_AIM OF THE TASK_
Your answer should contain each record from the listing, repeated exactly.

_SUPPLIED RECORDS_
━━━━
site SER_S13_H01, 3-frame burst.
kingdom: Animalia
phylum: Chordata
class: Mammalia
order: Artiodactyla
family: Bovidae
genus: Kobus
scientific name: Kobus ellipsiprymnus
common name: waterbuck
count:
━━━━
_RESULT_
site SER_S13_H01, 3-frame burst.
kingdom: Animalia
phylum: Chordata
class: Mammalia
order: Artiodactyla
family: Bovidae
genus: Kobus
scientific name: Kobus ellipsiprymnus
common name: waterbuck
count:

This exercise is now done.